• [What you need to do]
The lines to copy run from the one containing "High angle view" to the very end of the records; give them exactly, and only them, without pictures.

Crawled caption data

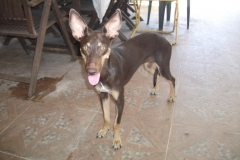 Annie showing her beautiful Podenco ears - dogs for adoption SOS Animals Spain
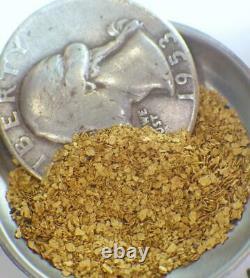 GOLD NUGGETS 6+ GRAMS Placer Alaska Natural #20-#50 Screen Porcupine Creek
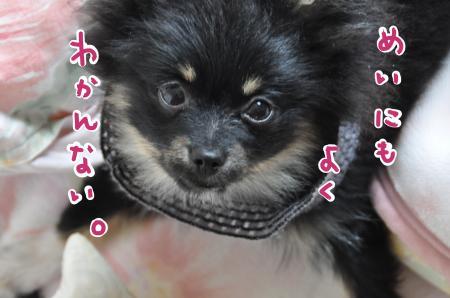 fumei_convert_20100421093828.jpg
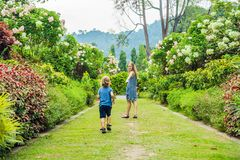 Mamman och sonen kör omkring i den blommande trädgården Lyckligt begrepp för familjelivstil royaltyfria bilder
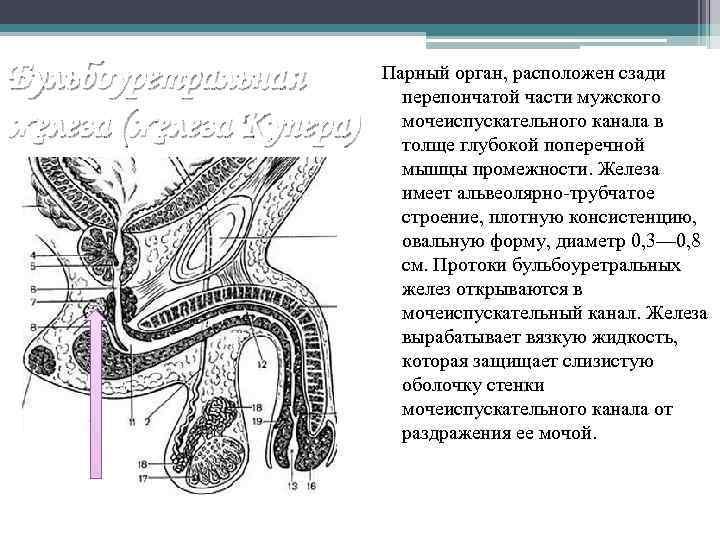 Бульбоуретральная железа (железа Купера) Парный орган, расположен сзади перепончатой части мужского мочеиспускательного канала в
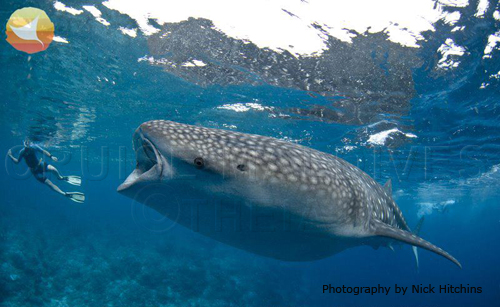 Whale Shark Maldives diving with theia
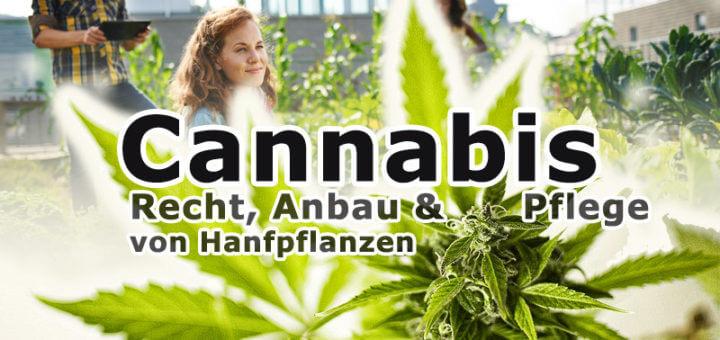 Medizinisches Cannabis: Anbau & Pflege von Hanfpflanzen
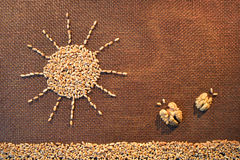 Drawn by wheat grains sun shining over field Stock Photo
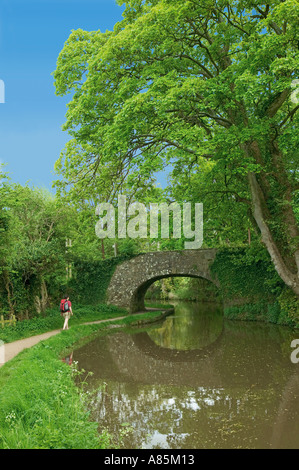 Female hiker walking on the towpath Brecon and Monmouth canal Gilwern South Wales UK - Stock Photo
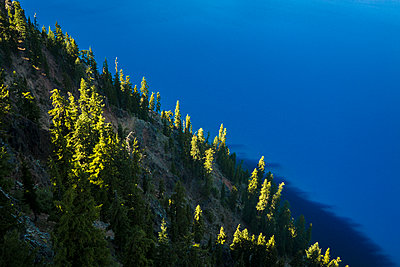 High angle view of trees growing on hill by Crater lake - p1166m1210547 by Cavan Images
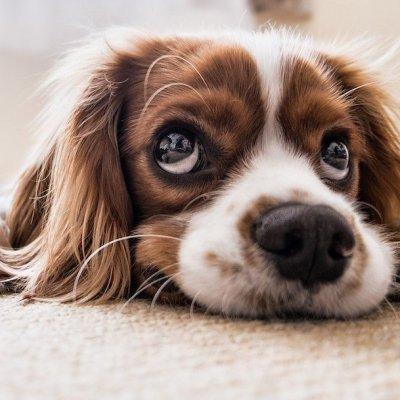 ¿Por qué los perritos no ladran igual en inglés que en español?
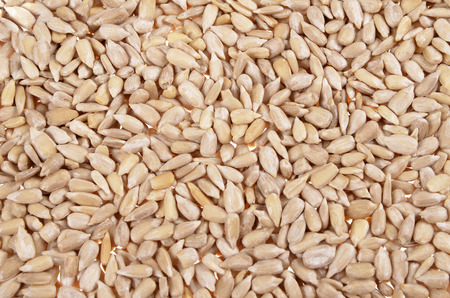 hulled: a background of fresh ,  hulled sunflower seeds  Stock Photo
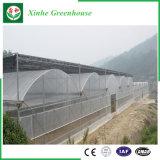 販売のためのHydroponicシステムが付いている農業のプラスチック温室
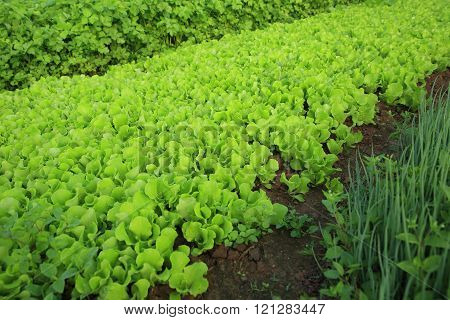 green lettuce ,spring onion and celery plants in growth at garden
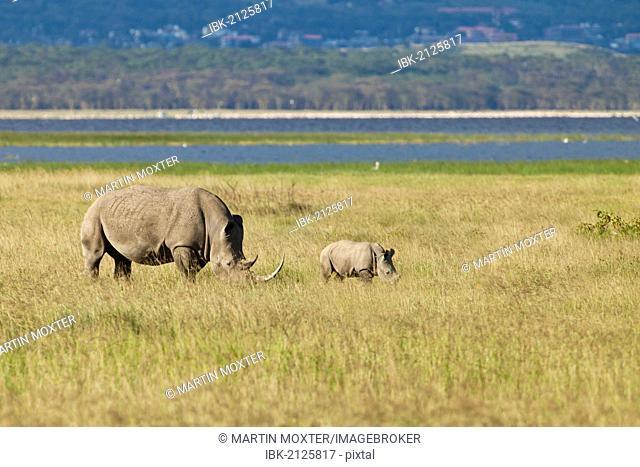 White Rhinoceroses or Square-lipped Rhinoceroses (Ceratotherium simum), adult with a calf, Lake Nakuru National Park, Kenya, East Africa, Africa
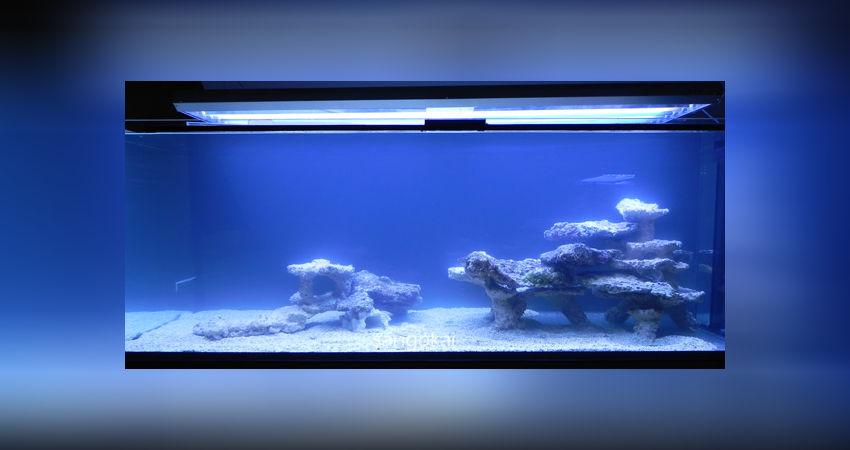 Aquarium Einen Effekt In Richtung Klare Sicht Erzeugen Aquarien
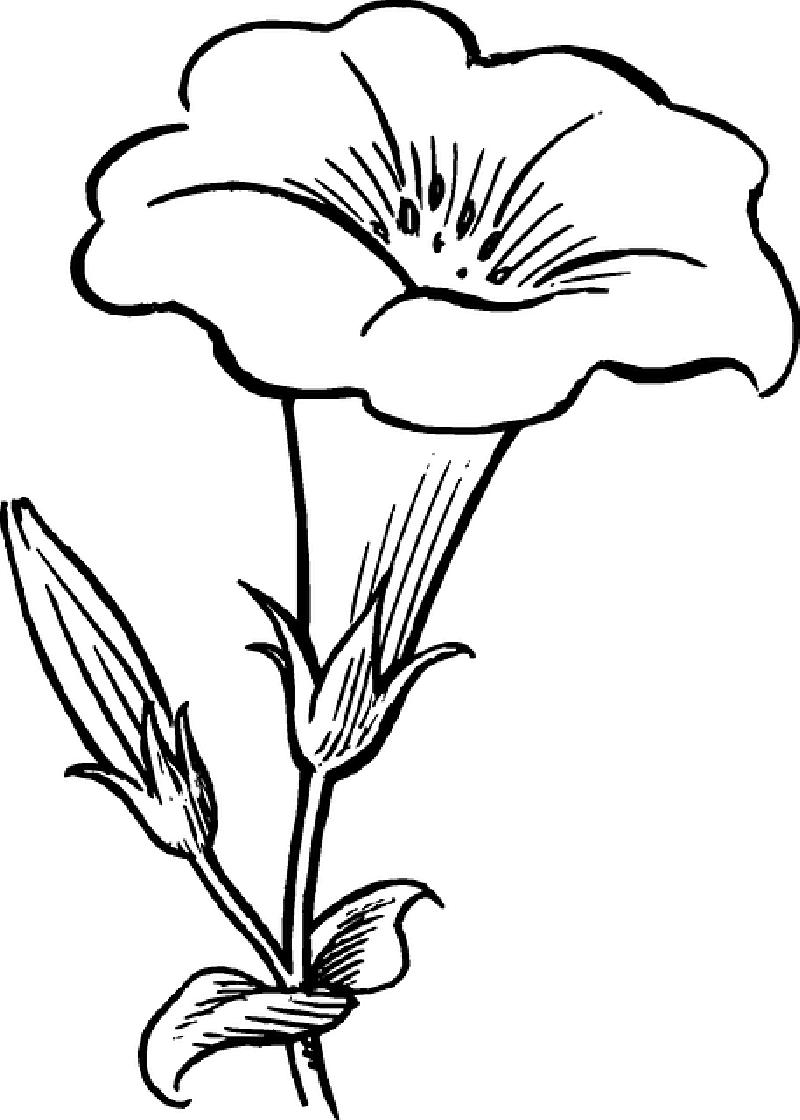 image black and white stock Afbeeldingsresultaat voor pentekeningen van bloemen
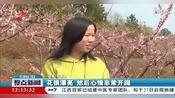 九江共青城:百亩桃花进入最佳观赏期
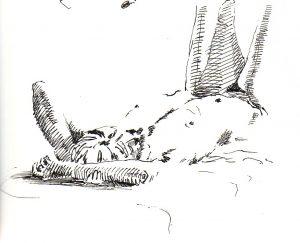 Pen Sketch 2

• [Answer section]
 High angle view of trees growing on hill by Crater lake - p1166m1210547 by Cavan Images
 ¿Por qué los perritos no ladran igual en inglés que en español?
 hulled: a background of fresh ,  hulled sunflower seeds  Stock Photo
 販売のためのHydroponicシステムが付いている農業のプラスチック温室
 green lettuce ,spring onion and celery plants in growth at garden
 White Rhinoceroses or Square-lipped Rhinoceroses (Ceratotherium simum), adult with a calf, Lake Nakuru National Park, Kenya, East Africa, Africa
 Aquarium Einen Effekt In Richtung Klare Sicht Erzeugen Aquarien
 image black and white stock Afbeeldingsresultaat voor pentekeningen van bloemen
 九江共青城:百亩桃花进入最佳观赏期
 Pen Sketch 2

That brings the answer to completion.